Ex-Nortel Employees Made An Idea Into A Reality
The Instant Pot is seven years old this year. Robert Wang and his business partners Yi Qin and Dongjun Wang had all worked in Ottawa’s tech sector before deciding to put their engineering backgrounds to work on a problem in their own homes. Not having enough time to prepare meals, especially dinners, after a work day. The partners were acquainted with the practical convenience of a pressure cooker. Founder Robert Wang began work on the multi-functional electric pressure cooker after the tech giant began winding down its research and development work during the financial crisis of 2008. After raising about $350,000 – he started his journey of creating a product that could facilitate fast and delicious meals quickly, safely and perfectly, and ultimately – remotely via Bluetooth.

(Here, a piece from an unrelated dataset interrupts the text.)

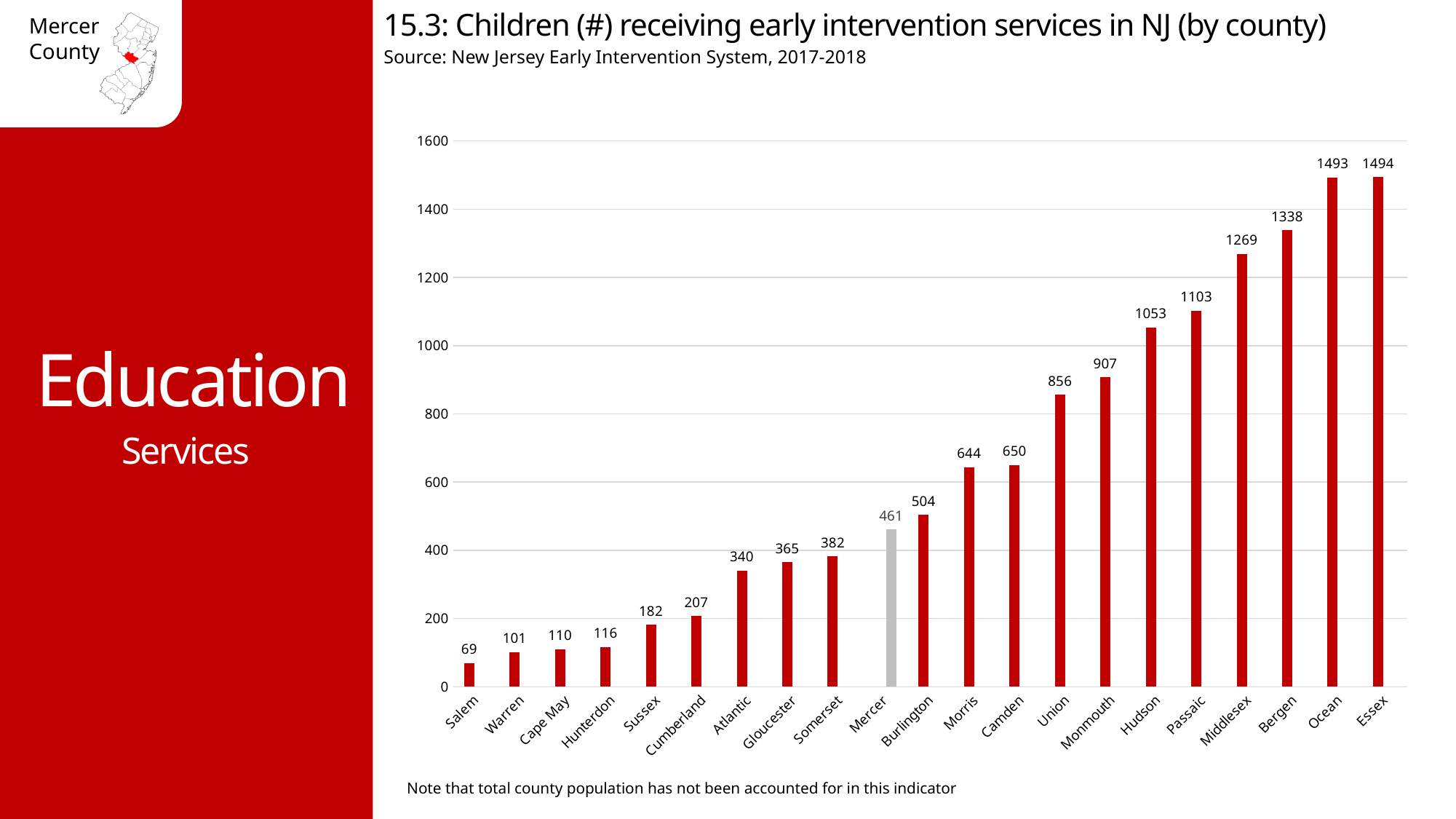
What is the difference between the values for Burlington and Mercer? 43 What kind of chart is shown on the slide? Bar chart How many counties are shown on the chart? 21 Which county's bar is shown in grey rather than red? Mercer Which county has a larger value, Atlantic or Somerset? Somerset Which county has a larger value, Union or Monmouth? Monmouth What is the value shown for Hudson County? 1053 How many children in Mercer County are receiving early intervention services? 461 Which county has the lowest number of children receiving early intervention services? Salem Is the value for Passaic greater or less than 1000? greater What is the difference between the values for Bergen and Middlesex? 69 What is the value shown for Cumberland County? 207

Sales weren’t great at the beginning. He relaunched in 2013 with a new name: iPot. That name didn’t last when trademark lawyers felt a potential showdown with Apple was probably inevitable. With no marketing budget, he sent 200 free samples to influential chefs, cooking instructors, and food bloggers. Those writers loved it, blogged about it, and even wrote cookbooks.

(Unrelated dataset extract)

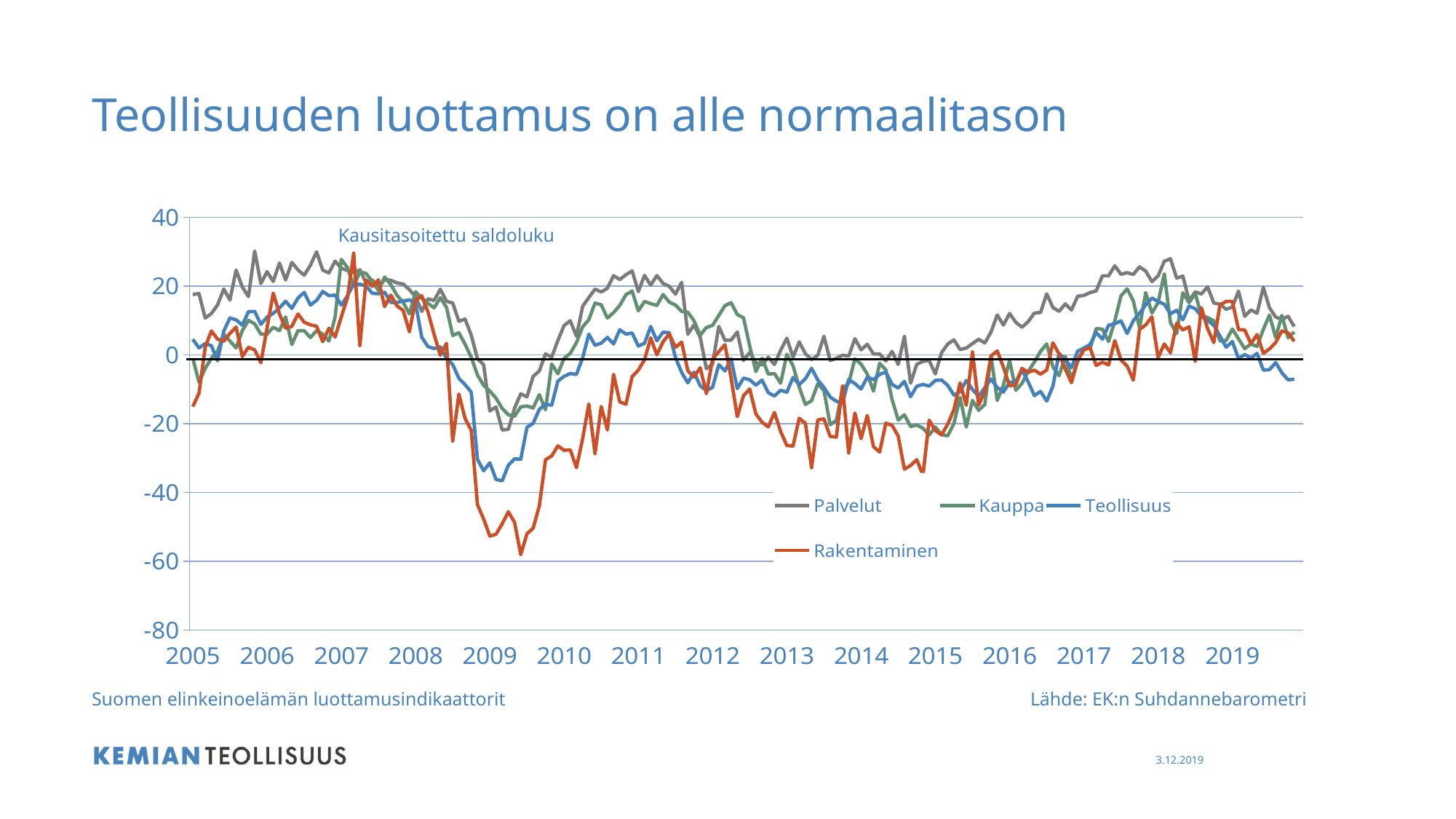
Is the lowest value of Rakentaminen in 2009 greater or less than -40? less Is the lowest value of Teollisuus in 2009 greater or less than -20? less Which series are listed in the legend? Palvelut, Kauppa, Teollisuus, Rakentaminen Is the Teollisuus value at the end of 2019 greater or less than 0? less How many year labels are shown on the x axis? 15 What is the title of the slide? Teollisuuden luottamus on alle normaalitason Does the Teollisuus series rise or fall from early 2018 to the end of 2019? fall Which series reaches the lowest value during 2009? Rakentaminen How many series does the legend list? 4 Which series has the lowest value at the end of 2019? Teollisuus What kind of chart is shown on the slide? line chart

“This is one of the best products I have ever purchased. Everything tastes delicious in the Instant Pot”. – Amazon reviewer
This created incredibly valuable early word of mouth momentum that elevated the company beyond anything that it ever expected to achieve. This momentum was firmly rooted in what was ultimately an excellent product that capably attained that chain link level of evangelism from one suddenly fawning consumer desiring to share an excellent purchase with another. The Instant Pot began outselling stove-top pressure cookers on Amazon in January 2013, it has continued to do so since. It has since now sold more than two million units worldwide.
Not bad for a company that still maintains it’s headquarters in Kanata, Ontario.